Central Banks Can’t Avoid the Consequences of Their Actions

COMMENTARY Markets and Finance

Central Banks Can’t Avoid the Consequences of Their Actions

Nov 21, 2022 3 min read
COMMENTARY BY
EJ Antoni

Research Fellow, Grover M. Hermann Center

EJ Antoni is a Research Fellow in The Heritage Foundation’s Grover M. Hermann Center for the Federal Budget.
Central banks around the world laid the groundwork for economic pain when they decided to finance trillions of dollars in unfunded government spending in 2020. jayk7 / Getty Images

Key Takeaways

As inflation ravages economies around the globe, central banks are allowing interest rates to rise in an effort to belatedly respond to a crisis they helped cause.

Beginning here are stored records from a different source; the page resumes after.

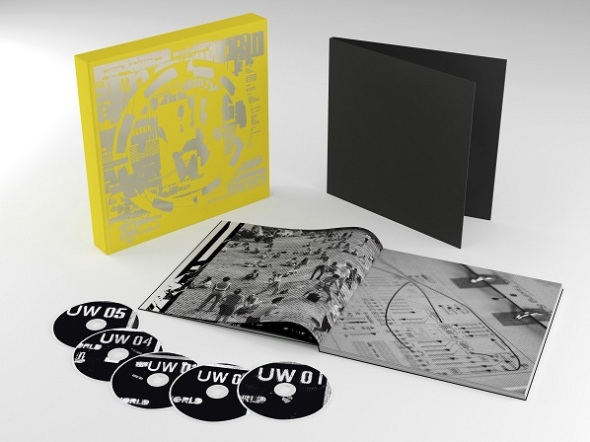 Packshot-Physical Super Deluxe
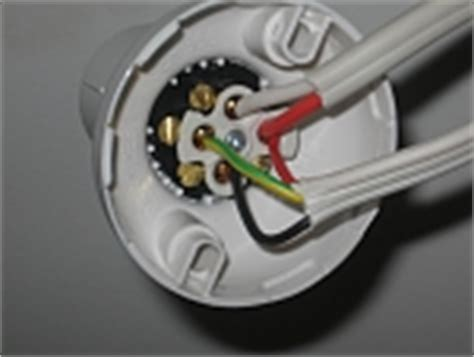 light fitting wiring diagram australia hpm batten holder wiring conflicted answers
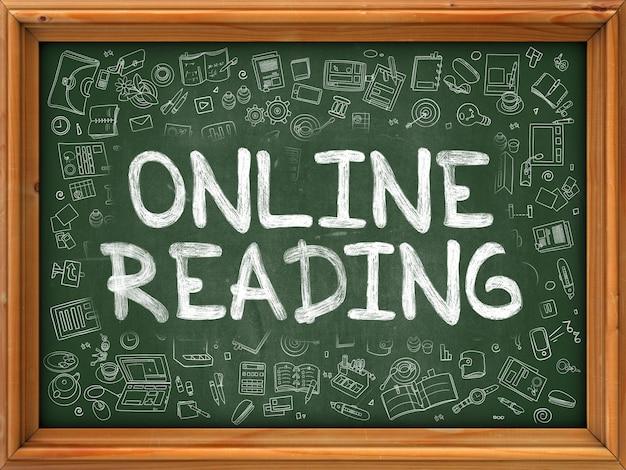 Online-lesen - handschriftliche inschrift von kreide auf grüner tafel mit doodle-symbolen herum. moderner stil mit doodle-design-ikonen. online-lesung zum hintergrund einer grünen tafel mit holzrand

For two years now central banks have inexcusably been attempting to fund unprecedented government deficits.

Inflation fueled the boom, and inflation’s departure heralds the bust. The sins of the past always catch up to you—be they moral or monetary.

As inflation ravages economies around the globe, central banks are allowing interest rates to rise in an effort to belatedly respond to a crisis they helped cause. Even now, though, the U.N. is seeking lower interest rates and price controls, asking central banks and national governments to “avoid . . . reliance on monetary tightening,” and instead institute “price and markup controls.” That is a recipe for worsening the problem, not solving it.

Despite the assertion by Rebeca Grynspan of UNCTAD (the United Nations Conference on Trade and Development, a body within the U.N. focused on assisting developing countries’ trading relations with the global economy) that “there’s still time to step back from the edge of recession,” the global economic downturn has been baked into the cake for months.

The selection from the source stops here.